Quant aux initiateurs et financiers de ce mouvement, ils seraient à chercher du côté des « politiciens originaires du nord » et membres du parti au pouvoir. Leur objectif serait de déstabiliser Biya, voire de le renverser. Sur le terrain, les « assaillants » ont d’ailleurs récemment déclaré à un officier camerounais qu’ils avaient les moyens de « marcher » sur Yaoundé.
Plusieurs noms, dont ceux de ministres et d’ex-ministres, circulent. L’un d’entre eux, Marafa Hamidou Yaya, a été cité dès 2013 dans une discussion entre un haut responsable de la présidence camerounaise et un ambassadeur américain : selon un câble diplomatique américain daté du 15 janvier 2013, cet officiel camerounais a établi un lien entre Marafa Hamidou Yaya et un journal accusé de chercher à « provoquer les partisans de Boko Haram et à faire du gouvernement camerounais une cible ».
Longtemps très proche collaborateur de Biya avant de tomber en disgrâce, Marafa Hamidou Yaya a été condamné en septembre 2012 à 25 ans de prison pour corruption, à l’issue d’un procès jugé éminemment politique par la diplomatie américaine. Avant sa condamnation et alors que Boko Haram n’avait encore mené aucune action au Cameroun, ses soutiens assuraient à des journalistes français qu’il était « considéré par les chancelleries occidentales comme un successeur crédible de Biya » et, surtout, que le condamner « aurait pour conséquences de favoriser la progression de Boko Haram dans la région, et aussi de susciter des actions terroristes ».
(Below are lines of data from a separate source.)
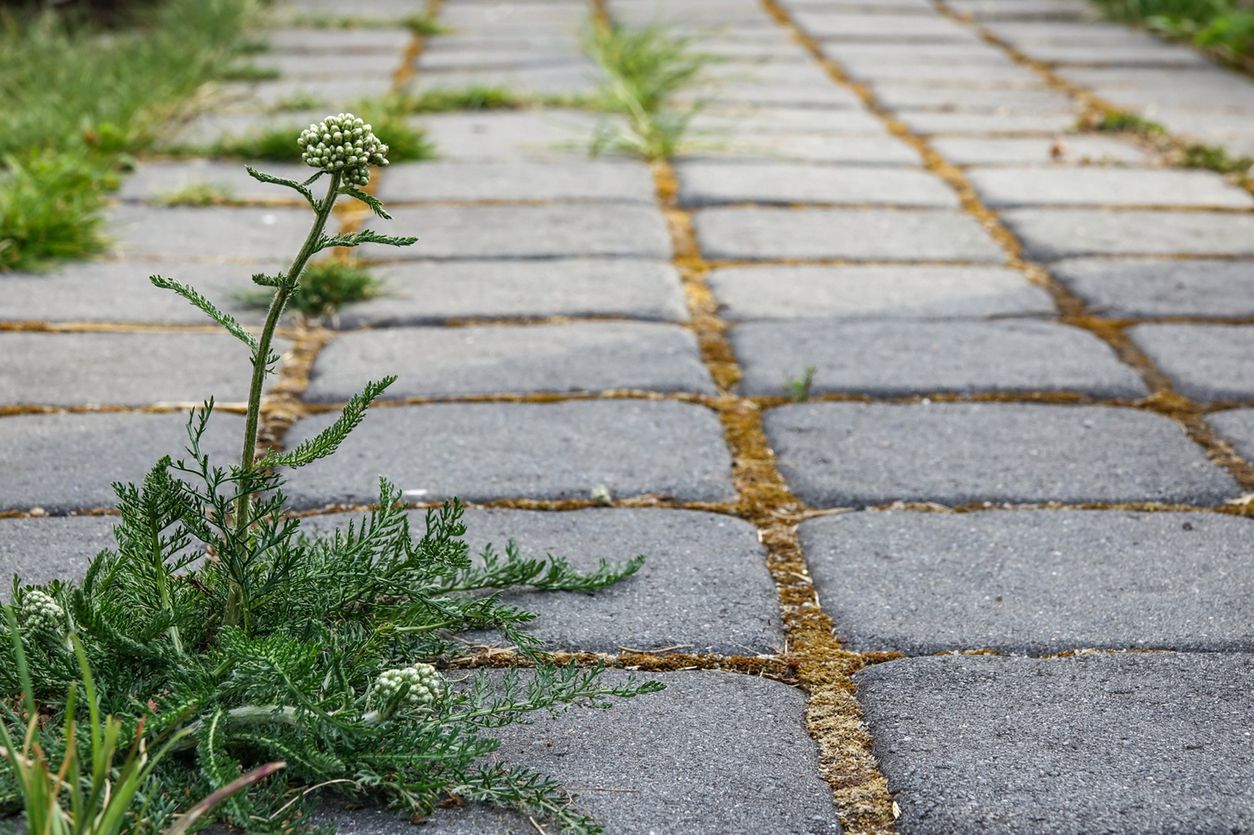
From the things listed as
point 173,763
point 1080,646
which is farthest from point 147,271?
point 1080,646

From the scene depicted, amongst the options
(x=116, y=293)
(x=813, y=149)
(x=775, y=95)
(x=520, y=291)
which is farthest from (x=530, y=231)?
(x=775, y=95)

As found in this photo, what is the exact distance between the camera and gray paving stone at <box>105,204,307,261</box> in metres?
3.11

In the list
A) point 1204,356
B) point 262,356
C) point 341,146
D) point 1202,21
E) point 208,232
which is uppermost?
point 341,146

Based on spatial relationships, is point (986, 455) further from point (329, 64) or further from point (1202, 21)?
point (1202, 21)

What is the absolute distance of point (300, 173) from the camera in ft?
12.3

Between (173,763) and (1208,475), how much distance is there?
1.48 metres

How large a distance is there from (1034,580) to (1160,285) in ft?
4.69

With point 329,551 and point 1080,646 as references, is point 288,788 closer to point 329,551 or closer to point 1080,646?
point 329,551

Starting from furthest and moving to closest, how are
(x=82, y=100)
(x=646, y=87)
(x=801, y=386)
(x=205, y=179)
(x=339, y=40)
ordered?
1. (x=339, y=40)
2. (x=646, y=87)
3. (x=82, y=100)
4. (x=205, y=179)
5. (x=801, y=386)

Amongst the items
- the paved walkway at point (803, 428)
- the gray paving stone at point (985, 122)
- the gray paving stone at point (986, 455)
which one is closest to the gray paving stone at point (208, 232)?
the paved walkway at point (803, 428)

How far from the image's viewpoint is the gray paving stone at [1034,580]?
1589mm

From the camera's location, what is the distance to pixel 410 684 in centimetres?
123

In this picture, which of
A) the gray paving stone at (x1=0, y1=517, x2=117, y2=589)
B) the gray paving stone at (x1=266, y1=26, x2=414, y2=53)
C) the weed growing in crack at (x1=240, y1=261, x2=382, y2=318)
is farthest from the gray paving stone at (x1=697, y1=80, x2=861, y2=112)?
the gray paving stone at (x1=0, y1=517, x2=117, y2=589)

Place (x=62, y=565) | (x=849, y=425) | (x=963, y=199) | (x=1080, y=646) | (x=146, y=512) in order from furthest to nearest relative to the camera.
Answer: (x=963, y=199), (x=849, y=425), (x=62, y=565), (x=1080, y=646), (x=146, y=512)
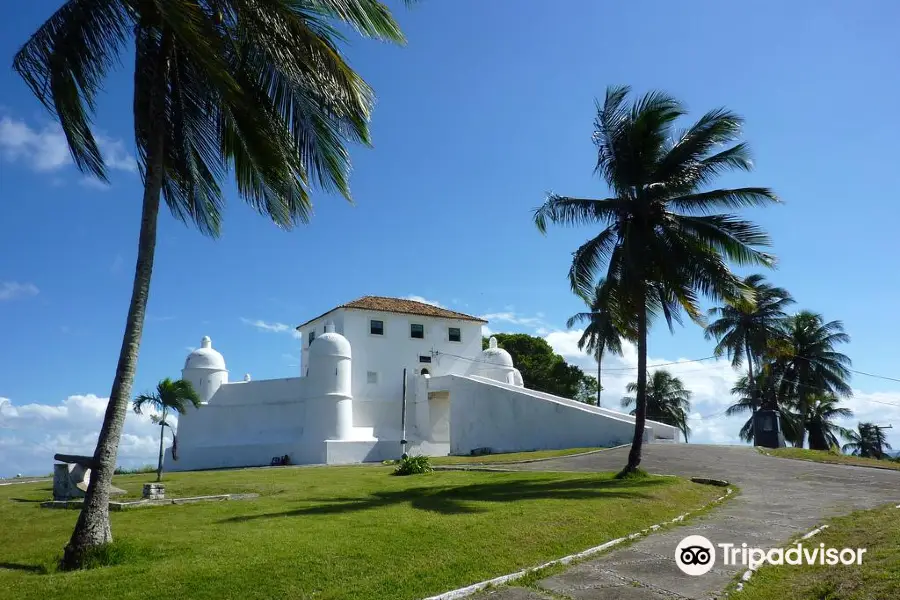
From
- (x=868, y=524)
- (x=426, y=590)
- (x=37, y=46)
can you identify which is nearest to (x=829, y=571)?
(x=868, y=524)

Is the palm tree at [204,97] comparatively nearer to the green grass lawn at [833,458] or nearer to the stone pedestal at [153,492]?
the stone pedestal at [153,492]

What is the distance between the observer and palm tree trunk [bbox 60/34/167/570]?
302 inches

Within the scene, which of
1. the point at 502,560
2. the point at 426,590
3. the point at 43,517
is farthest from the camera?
the point at 43,517

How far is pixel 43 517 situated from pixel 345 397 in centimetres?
1976

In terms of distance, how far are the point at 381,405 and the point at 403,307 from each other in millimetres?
5982

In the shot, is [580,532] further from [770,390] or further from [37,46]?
[770,390]

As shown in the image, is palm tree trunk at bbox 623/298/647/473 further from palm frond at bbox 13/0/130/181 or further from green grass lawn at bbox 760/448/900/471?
palm frond at bbox 13/0/130/181

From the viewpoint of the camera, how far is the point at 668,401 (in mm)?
47062

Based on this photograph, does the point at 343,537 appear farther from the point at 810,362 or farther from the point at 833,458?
the point at 810,362

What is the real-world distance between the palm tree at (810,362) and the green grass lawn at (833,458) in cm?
1366

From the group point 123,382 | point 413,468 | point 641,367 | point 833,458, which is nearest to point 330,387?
point 413,468

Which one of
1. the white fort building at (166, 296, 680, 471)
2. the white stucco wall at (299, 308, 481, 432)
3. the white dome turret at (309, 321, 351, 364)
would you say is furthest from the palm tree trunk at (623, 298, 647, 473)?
the white stucco wall at (299, 308, 481, 432)

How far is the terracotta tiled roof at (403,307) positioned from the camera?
36844mm

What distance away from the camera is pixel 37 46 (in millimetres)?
8305
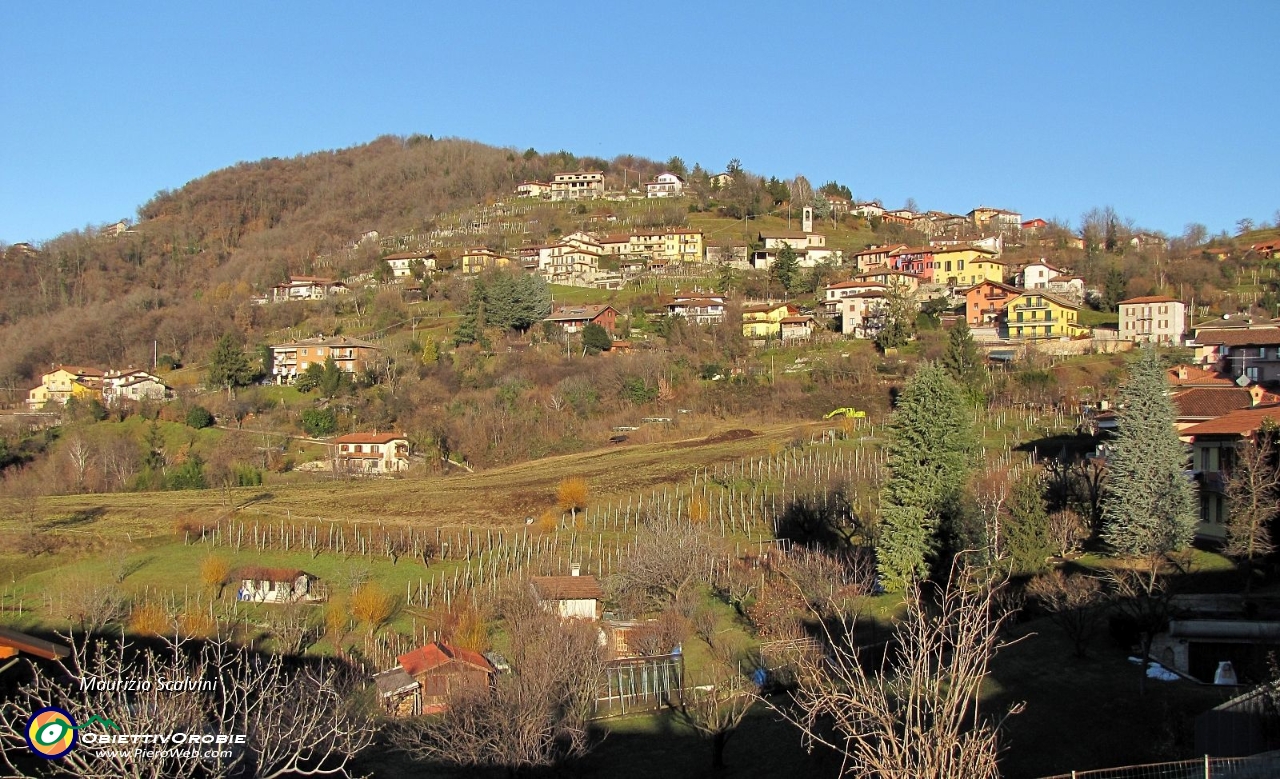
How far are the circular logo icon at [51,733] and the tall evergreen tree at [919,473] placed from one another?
18379 mm

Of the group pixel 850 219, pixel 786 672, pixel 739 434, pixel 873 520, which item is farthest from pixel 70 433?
pixel 850 219

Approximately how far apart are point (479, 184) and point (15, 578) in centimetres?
9085

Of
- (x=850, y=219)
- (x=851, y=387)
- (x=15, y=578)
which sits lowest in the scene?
(x=15, y=578)

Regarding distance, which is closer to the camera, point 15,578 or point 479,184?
point 15,578

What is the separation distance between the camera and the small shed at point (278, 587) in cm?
2758

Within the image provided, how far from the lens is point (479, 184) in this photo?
384 feet

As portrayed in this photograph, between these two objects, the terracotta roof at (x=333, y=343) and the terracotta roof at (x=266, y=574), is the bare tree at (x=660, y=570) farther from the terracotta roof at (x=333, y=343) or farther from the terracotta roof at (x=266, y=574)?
the terracotta roof at (x=333, y=343)

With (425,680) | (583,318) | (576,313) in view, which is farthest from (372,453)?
(425,680)

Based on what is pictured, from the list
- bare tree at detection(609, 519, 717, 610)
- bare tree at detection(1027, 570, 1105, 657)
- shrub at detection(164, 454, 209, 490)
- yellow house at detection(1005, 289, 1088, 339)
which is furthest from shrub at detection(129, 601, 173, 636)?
yellow house at detection(1005, 289, 1088, 339)

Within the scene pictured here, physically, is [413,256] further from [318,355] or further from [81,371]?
[81,371]

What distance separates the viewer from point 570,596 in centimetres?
2425

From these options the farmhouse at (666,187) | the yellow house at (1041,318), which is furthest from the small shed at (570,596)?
the farmhouse at (666,187)

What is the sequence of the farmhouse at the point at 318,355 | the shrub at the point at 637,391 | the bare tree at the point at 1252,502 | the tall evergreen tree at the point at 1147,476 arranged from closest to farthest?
the bare tree at the point at 1252,502, the tall evergreen tree at the point at 1147,476, the shrub at the point at 637,391, the farmhouse at the point at 318,355

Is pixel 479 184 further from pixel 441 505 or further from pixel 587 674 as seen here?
pixel 587 674
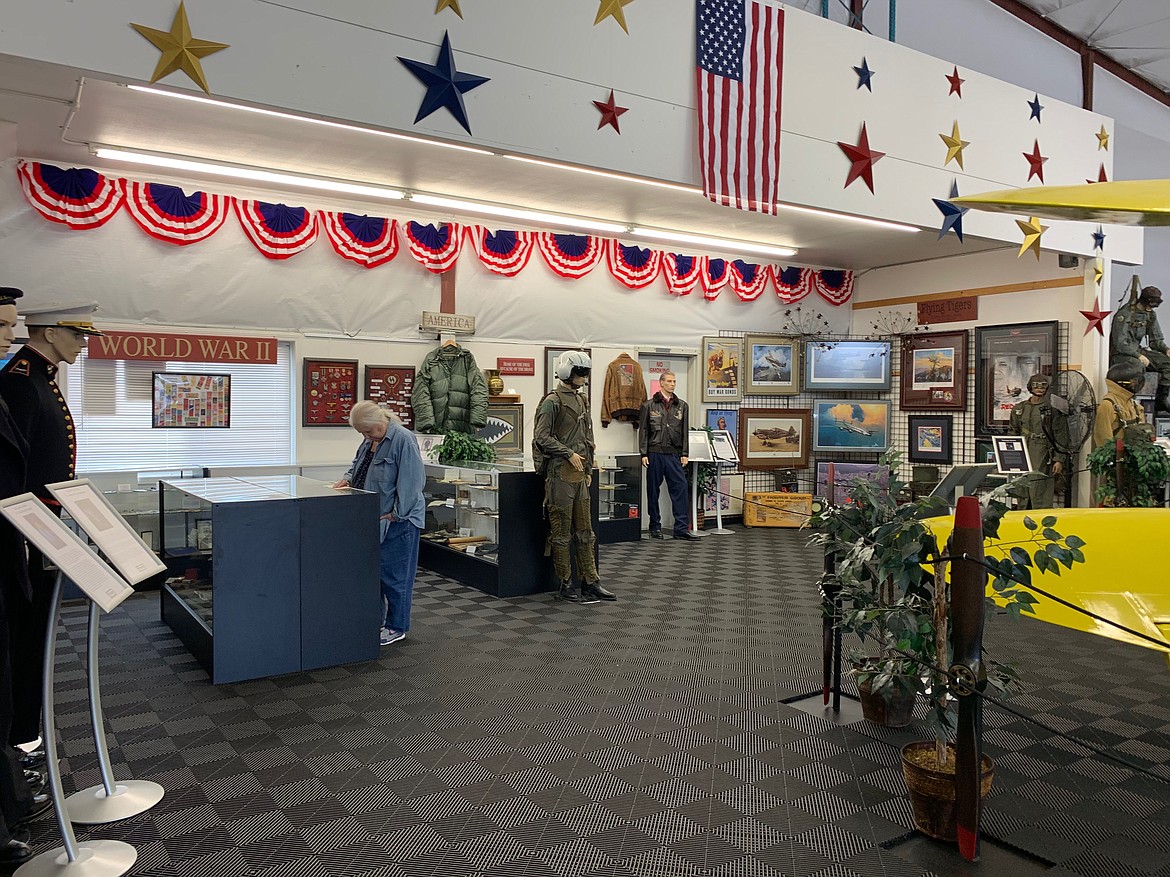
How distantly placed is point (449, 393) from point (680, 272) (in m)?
3.87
Cette hypothèse d’une rébellion orchestrée par un ou des barons du régime est plausible : beaucoup d’entre eux ont acquis des fortunes colossales en détournant des fonds publics. Beaucoup ont aussi des vues sur le fauteuil présidentiel. Or une alternance par les urnes paraît aujourd’hui improbable alors que Biya a été réélu pour sept ans en 2011 : les processus électoraux sont tous truqués. 
Le nord du Cameroun est un terreau fertile pour un mouvement armé : il est facile d’y recruter, pour quelques poignées de francs CFA, de jeunes chômeurs et de les armer. Les trois régions qui composent le nord sont parmi les plus pauvres du pays, 40 % de la population vit avec moins d’un dollar par jour. Les habitants de cette zone, très éloignée du pouvoir central installé à Yaoundé (sud), se sentent délaissés par les gouvernants. Il faut dire que ces derniers ont toujours montré beaucoup d’entrain pour piller le pays et n'ont rien fait pour le développer. En outre, Paul Biya, 81 ans, s’est entouré de ressortissants de sa région d’origine, le sud. Depuis qu’une tentative de coup d’État fomentée par des officiers nordistes a failli l’emporter en 1984, il s’est replié sur son clan, lui donnant l’avantage dans l’administration et dans l’armée. 
Pour Paul Biya, l’équation s’annonce très complexe après plus de trente ans de règne. Mi-août, il a de nouveau renforcé le dispositif militaire mis en place dans le nord. Mais l’armée est à l’image du pays et de ses dirigeants : elle est minée par le tribalisme, l’incompétence et la corruption. La coordination des opérations est mauvaise, la gestion de l’argent aussi. Pour les militaires envoyés sur le terrain, c’est le cauchemar : ils manquent d’eau et de nourriture, n’ont aucun matériel de campement, pas de dispositif pour combattre de nuit. Début août, l’état-major a fait partir vers le nord 50 camions et des hommes en renfort. Et a très vite fait revenir les 50 chauffeurs des véhicules à Yaoundé : il n’y avait pas de quoi les nourrir sur place.